AMESBURY — More than six months of campaigning paid off in a big way for Ken Gray last night, as the political newcomer beat incumbent Mayor Thatcher Kezer in yesterday’s preliminary mayoral election by a sizable margin.
Gray finished at the top of the polls with 977 votes, good for 52 percent of the total. Kezer finished in second with 826 votes (44 percent), followed by Jim Thivierge in third with 45 votes (2 percent) and Jeffrey Hoover in fourth with 39 votes (2 percent).
Gray and Kezer will now move on to the Nov. 5 general election, when the voters will determine which of the two candidates will become Amesbury’s next mayor.
The news of Gray’s victory elated his crowd of supporters at Amesbury High School, who congratulated the challenger, while Kezer’s backers looked on in obvious disappointment. Despite the results, both candidates said afterward that there is still a lot of work to be done going into November.
“Winning is always better than coming in second, and I think we still have a long way to go, but I’m very, very pleased that we had such a high turnout and the people of Amesbury seem to be wanting a change,” Gray said after the results were announced.
Yesterday’s defeat marked the first time in Kezer’s mayoral career that he has failed to win an election. Kezer was first elected mayor in 2005, and since then he has won every election he’s participated in by a wide margin.
Kezer attributed Gray’s performance to the considerable effort his campaign put in to drive turnout and push the issue of the city’s tax rate. He noted that while he has spent most of the year focused on running the city, Gray has been out campaigning for months.
“They’ve had a head start on their message, so now it’s time for me to put out my message as to what the reality is and the challenges of running municipalities,” Kezer said.
While both Gray and Kezer each won three of the city’s six districts, Gray’s performance in Districts 1 and 5, in particular, helped distance him from Kezer. Gray took 59 percent of the vote in both districts, and Kezer acknowledged that since both districts have a lot of waterfront property, Gray’s message of lower tax rates likely resonated more there.
“These are homes that are on water that maintained their values and therefore saw the most impact on their taxes,” Kezer said. “So I think the next step in the process is to talk about the level of services, and ask what is his plan to address both controlling taxes and delivering the services the residents expect?”
Overall, turnout in yesterday’s election was 17 percent, much higher than anticipated and more than double the 7 percent turnout in the 2011 mayoral preliminary. In fact, more votes had already been cast before 1 p.m. than had been cast all day during the 2011 preliminary, according to City Clerk Bonnijo Kitchin.

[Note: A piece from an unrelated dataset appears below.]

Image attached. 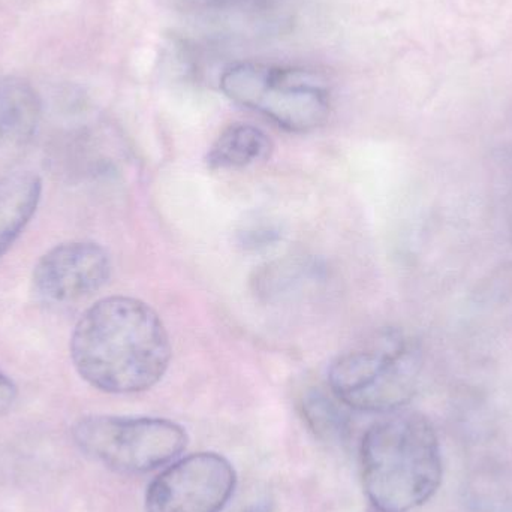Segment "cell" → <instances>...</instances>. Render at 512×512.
<instances>
[{"instance_id": "4", "label": "cell", "mask_w": 512, "mask_h": 512, "mask_svg": "<svg viewBox=\"0 0 512 512\" xmlns=\"http://www.w3.org/2000/svg\"><path fill=\"white\" fill-rule=\"evenodd\" d=\"M219 84L231 101L289 132L315 131L330 116V87L310 69L242 62L225 69Z\"/></svg>"}, {"instance_id": "9", "label": "cell", "mask_w": 512, "mask_h": 512, "mask_svg": "<svg viewBox=\"0 0 512 512\" xmlns=\"http://www.w3.org/2000/svg\"><path fill=\"white\" fill-rule=\"evenodd\" d=\"M42 195V180L32 171L0 179V258L32 221Z\"/></svg>"}, {"instance_id": "12", "label": "cell", "mask_w": 512, "mask_h": 512, "mask_svg": "<svg viewBox=\"0 0 512 512\" xmlns=\"http://www.w3.org/2000/svg\"><path fill=\"white\" fill-rule=\"evenodd\" d=\"M17 399V387L14 382L0 372V414L8 411Z\"/></svg>"}, {"instance_id": "10", "label": "cell", "mask_w": 512, "mask_h": 512, "mask_svg": "<svg viewBox=\"0 0 512 512\" xmlns=\"http://www.w3.org/2000/svg\"><path fill=\"white\" fill-rule=\"evenodd\" d=\"M273 141L262 129L249 123H234L222 131L207 153L212 170H240L267 161Z\"/></svg>"}, {"instance_id": "5", "label": "cell", "mask_w": 512, "mask_h": 512, "mask_svg": "<svg viewBox=\"0 0 512 512\" xmlns=\"http://www.w3.org/2000/svg\"><path fill=\"white\" fill-rule=\"evenodd\" d=\"M86 456L120 474H147L174 462L188 447V433L165 418L92 415L74 427Z\"/></svg>"}, {"instance_id": "6", "label": "cell", "mask_w": 512, "mask_h": 512, "mask_svg": "<svg viewBox=\"0 0 512 512\" xmlns=\"http://www.w3.org/2000/svg\"><path fill=\"white\" fill-rule=\"evenodd\" d=\"M237 475L230 460L195 453L176 460L147 487V512H222L233 498Z\"/></svg>"}, {"instance_id": "11", "label": "cell", "mask_w": 512, "mask_h": 512, "mask_svg": "<svg viewBox=\"0 0 512 512\" xmlns=\"http://www.w3.org/2000/svg\"><path fill=\"white\" fill-rule=\"evenodd\" d=\"M304 417L313 429L322 433L337 432L342 427V414L322 393H312L304 399Z\"/></svg>"}, {"instance_id": "2", "label": "cell", "mask_w": 512, "mask_h": 512, "mask_svg": "<svg viewBox=\"0 0 512 512\" xmlns=\"http://www.w3.org/2000/svg\"><path fill=\"white\" fill-rule=\"evenodd\" d=\"M361 480L379 512H409L426 504L442 481V454L432 423L402 412L373 424L361 442Z\"/></svg>"}, {"instance_id": "13", "label": "cell", "mask_w": 512, "mask_h": 512, "mask_svg": "<svg viewBox=\"0 0 512 512\" xmlns=\"http://www.w3.org/2000/svg\"><path fill=\"white\" fill-rule=\"evenodd\" d=\"M183 2L191 8L200 9V11H216V9L231 5L233 0H183Z\"/></svg>"}, {"instance_id": "8", "label": "cell", "mask_w": 512, "mask_h": 512, "mask_svg": "<svg viewBox=\"0 0 512 512\" xmlns=\"http://www.w3.org/2000/svg\"><path fill=\"white\" fill-rule=\"evenodd\" d=\"M41 120L42 99L35 87L23 78H0V146H26Z\"/></svg>"}, {"instance_id": "1", "label": "cell", "mask_w": 512, "mask_h": 512, "mask_svg": "<svg viewBox=\"0 0 512 512\" xmlns=\"http://www.w3.org/2000/svg\"><path fill=\"white\" fill-rule=\"evenodd\" d=\"M78 375L98 390L134 394L155 387L171 361V342L158 313L138 298L96 301L72 331Z\"/></svg>"}, {"instance_id": "7", "label": "cell", "mask_w": 512, "mask_h": 512, "mask_svg": "<svg viewBox=\"0 0 512 512\" xmlns=\"http://www.w3.org/2000/svg\"><path fill=\"white\" fill-rule=\"evenodd\" d=\"M110 274V256L101 245L69 242L39 259L33 270V285L44 300L68 304L98 292Z\"/></svg>"}, {"instance_id": "3", "label": "cell", "mask_w": 512, "mask_h": 512, "mask_svg": "<svg viewBox=\"0 0 512 512\" xmlns=\"http://www.w3.org/2000/svg\"><path fill=\"white\" fill-rule=\"evenodd\" d=\"M423 357L417 340L384 328L340 354L328 370L331 393L361 412H394L417 393Z\"/></svg>"}]
</instances>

“I definitely have been happier with the turnout today compared to the last time,” Kitchin said shortly before noon.
Gray and Kezer also had large groups of supporters holding signs outside the Amesbury High School cafeteria as well, some of whom stayed for the entire day.
Michael Greaney, a longtime Amesbury resident who frequently speaks at City Council meetings, spent 13 hours holding a sign for Ken Gray despite being well into his 80s. Even before the results were announced, Greaney said he was confident that Gray would perform well.
“I think when this is over, you’ll have a new name for mayor,” Greaney said. “And his name is Ken Gray.”
Bill Poulin, a lifelong resident of Amesbury, said he voted for Kezer because he feels the mayor has done a good job meeting the city’s challenges while leading Amesbury through a difficult period of time.
“I had to come vote because you have to understand that Amesbury is facing many issues, including the budget, its education and infrastructure,” Poulin said. “I believe Mayor Kezer would be the one I’d vote for, he hasn’t done us wrong.”
Gray said his strategy won’t change going into the general election, and he’ll continue to try to meet as many people as possible ahead of Nov. 5.
“More knocking on doors, meeting people, getting my story out, getting my message out and getting my plan out,” Gray said.